Thanksgiving is different for me this year. Jacob is on day 25 of seizing. On Monday, we saw yet a new set of seizures where Jacob's neck, eyes and lips are twitching. He's still concious and smiles, but at times it's getting pretty bad and the twitching sort of takes over. This week has been about identifying the new seizures on yet another EEG, and trying to medicate them as best as we can. It was another roller coaster week, and it's only Wednesday. On Monday, we have yet another care conference to decide on next steps in Jacob's care - finding that right balance between seizure control and Jacob coming home some time in the future.
Thanksgiving as most other things is also different when you have a critically ill child. Your priorities are completely shifted. As people find stress in the holiday, we just want to be together as a family. And it's not just empty words. We know how it's to be separated and live with emergencies and crisis on a daily basis.
We also know what thankfulness and gratitude mean. We're every day amazed by our family and friends reaching out their hands to help and support us in all sorts of ways. Sometimes people think they can't do anything for us, but to simply say a word of hope, support us, and be - that's really all there is to it.
This Thanksgiving, I want to give thanks to:
- our Jacob who continues his fight against mitochondrial disorder.
- sister Sarah who is turning into a fine little girl.
- our "steady rock" Joakim that stays calm no matter how much the boat is rocked.
- our families in Sweden and Norway who come to visit when they can.
- our friends who bring coffee to the hospital.
- our friend who brings fresh fruit to the hospital.
- our neighbors and friends who sit with Jacob in the hospital, so we get a little bit of time together outside the hospital walls.
- our friend who slept with Jacob in the hospital to give us one evening together at home.
- everyone cooking for us.
- a family having dinner with us on a Saturday evening in the empty hospital cafeteria.
- all our friends opening their homes for Sarah.
- that phone call or message when a friend knows I am down.
- Jacob's brilliant smile after a long day in the hospital.
- our community of moms with special needs' kids who completely understand our journey.

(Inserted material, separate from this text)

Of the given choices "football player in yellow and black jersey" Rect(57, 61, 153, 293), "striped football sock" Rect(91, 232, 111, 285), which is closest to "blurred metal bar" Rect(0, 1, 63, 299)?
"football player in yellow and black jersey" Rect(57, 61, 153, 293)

- our friends who help Sarah make cards and gifts for her brother.
- Sarah's excitement about her day!
- Joakim's and my colleagues and bosses always checking in on us and Jacob.

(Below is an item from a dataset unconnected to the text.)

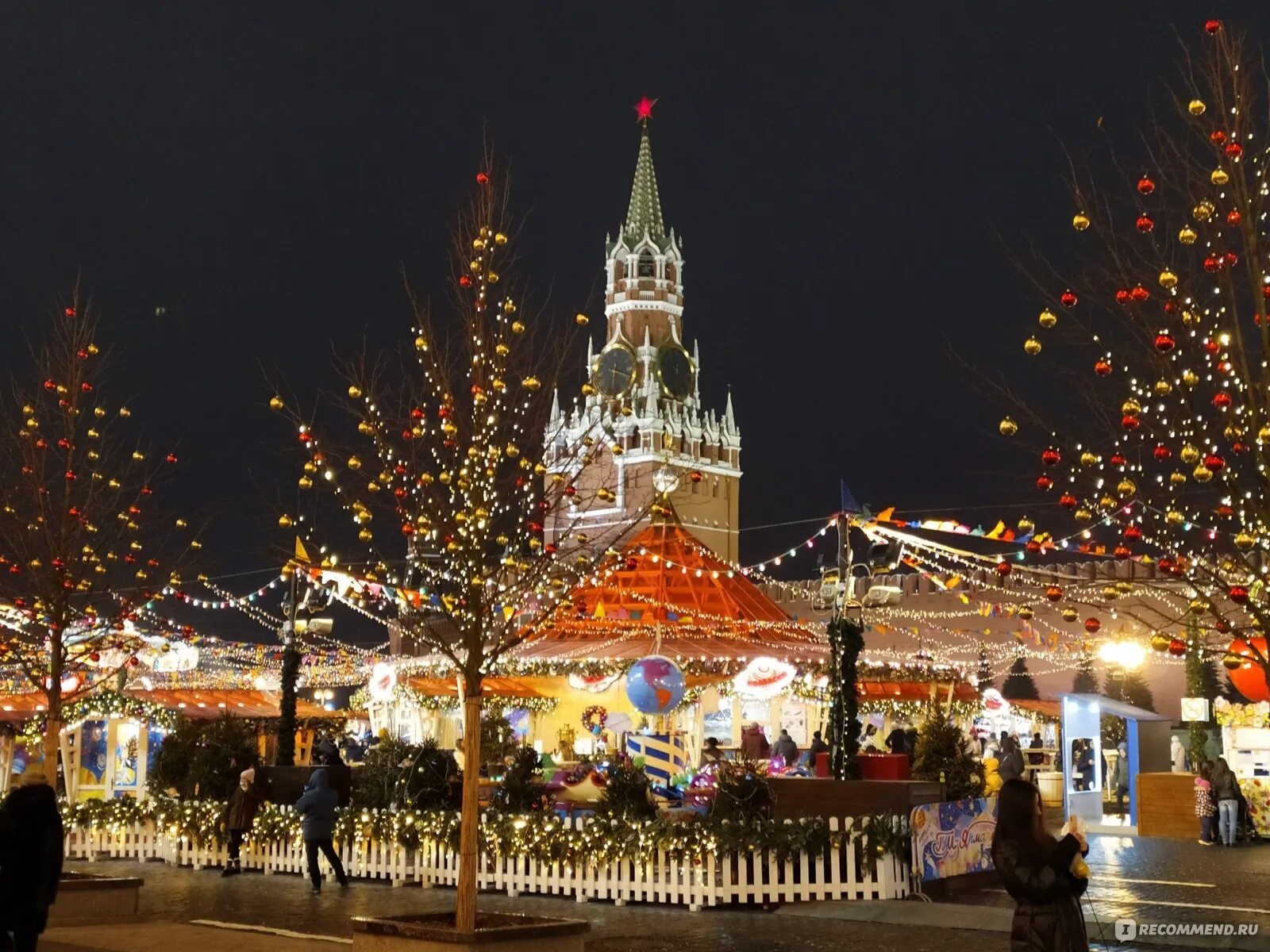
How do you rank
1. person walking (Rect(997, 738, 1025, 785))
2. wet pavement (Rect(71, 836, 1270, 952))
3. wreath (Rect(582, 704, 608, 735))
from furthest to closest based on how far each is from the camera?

- Jacob's school who continues to support him in his fight in getting better.
- Jacob's former and current therapists turning into friends and support to the whole family.
- Jacob's nurses and former nannies being key people in our lives.
- Jacob's core doctors never giving up on our little kiddo.
This is just a little piece of everything we get to experience every day. We're truly blessed with support and love in a critical time in our lives.
Gratitude is the memory of the heart.